SUCCESS WARREN BUFFET STYLE -- WOULD YOU HIDE ME?

SUCCESS WARREN BUFFET STYLE -- WOULD YOU HIDE ME?

James R. Fisher, Jr., Ph.D.
© July 2007

“Success is not a measure of what you get but what you give.”

Warren Buffet, one of the richest men in the world, and a billionaire many times over, prefers to talk to young people who are attempting to figure out their life’s plan rather than rich people who want only to get richer.

“They are primarily interested in how I can improve their portfolio,” he confesses, “because they have this narrow sense of what success is or what it entails.”

This is how this kind man began to answer a student who asked the question how would he define success.

Mr. Buffet smiled that kindly grandfatherly smile of his, and said, “I’d like to tell you a story about what I consider success, and I think it might surprise you.”

The story he told was of a friend of his who had survived the Nazi Holocaust. She was a little girl then, now in her seventies. She lost her parents and relatives in concentration camps in 1942, but managed to survive because others were willing at great risk to themselves to hide her.

“I have come to believe the absolute measure of success is simply that,” she told Mr. Buffet, “would someone be willing to hide you at great risk to themselves?”

It got the great philanthropist to ponder the question. He wondered, would my friends hide me? Would my family hide me? Would my children hide me if there were pressing danger and involve great personal risk to them?

This, for him, was the ultimate question. Would others show the compassion and caring, kindness and concern to shelter you from your enemies, from the terror that formed a ring of danger around you, from the hostile world that was collapsing in on you? They would be there, he concluded, when you had nowhere else to turn or to go, if you had been there for them in the conduct of your life.

Then he grew philosophical. To have a friend you must be a friend. To have others take risks and hide you, to consider you part of them and integral to them, there must be some semblance of behavior that exemplifies your life as complement to theirs.

Being successfully hidden at great risk to others would prove your inclusion in their community.

You cannot write a check for a $1 million and expect others to hide you.

You cannot intimate others to hide you when you have used race, religion, ethnicity, economics or politics to separate you from them.

They will hide you because you are part of them and they are part of you, and that is so because your life has been a textbook of caring, of doing for others what they cannot do for themselves, for showing kindness and understanding, tolerance and concern for others less fortunate who cannot seem to keep up, or who encounter misfortune through no fault of their own.

You have shown in your life that you are not separate from others, that you do not consider yourself better than others because you are richer or brighter, more accomplished or celebrated.

If that is the case, they will hide you. No success is greater than being hidden from your oppressors so that you can triumph another day.

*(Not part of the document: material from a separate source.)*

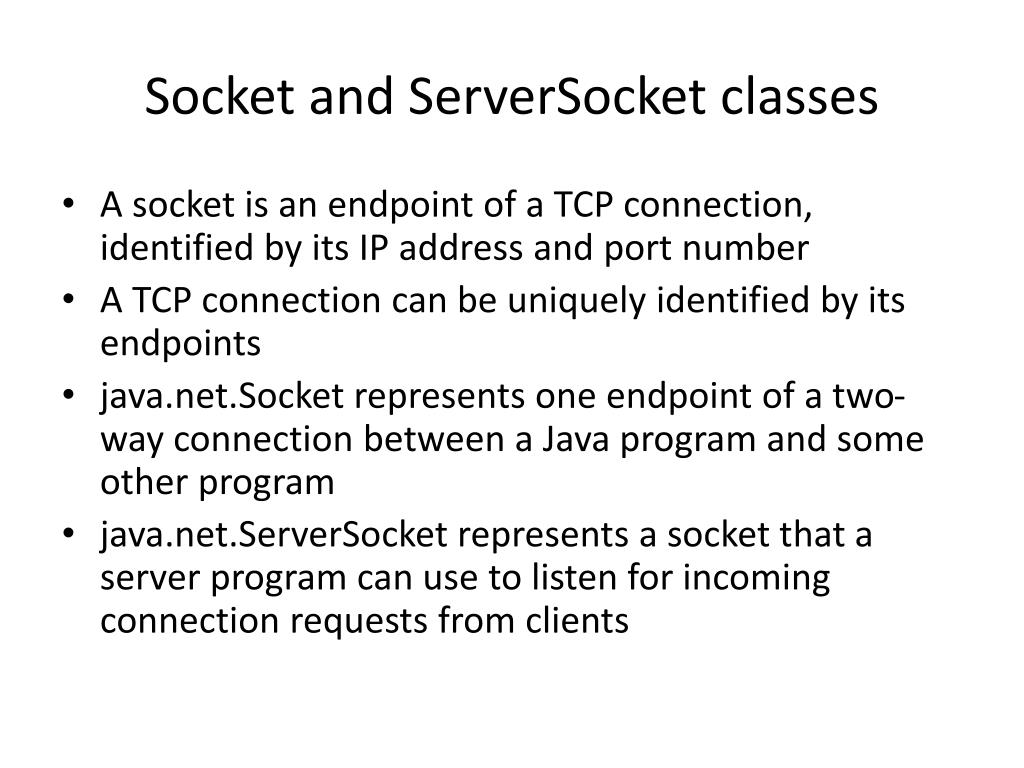 Socket and ServerSocket classes

• A socket is an endpoint of a TCP connection, identified by its IP address and port number
• A TCP connection can be uniquely identified by its endpoints
• java.net.Socket represents one endpoint of a two-way connection between a Java program and some other program
• java.net.ServerSocket represents a socket that a server program can use to listen for incoming connection requests from clients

Then he grew serious with his head bowed, and confessed that many still equate success with how much they have and not how much they can give of themselves to others.

They cheat and steal, bare false witness and lie to realize advantage over others, never dreaming of the day that they might need to be hidden from their enemies, enemies that chase and seek them out to crush and kill them, when their only crime had been being insensitive to the plight of other less fortunate.

Warren Buffet has willed the bulk of his multibillion dollar estate to the Bill & Kathy Gates Foundation, where he applauds the great work they are doing for others, work that he admits, he has not the organizational or delivery skills that they possess. A humble man, Warren Buffet is a humanitarian, who wears this badge quietly and unobtrusively. No question, he would be hidden.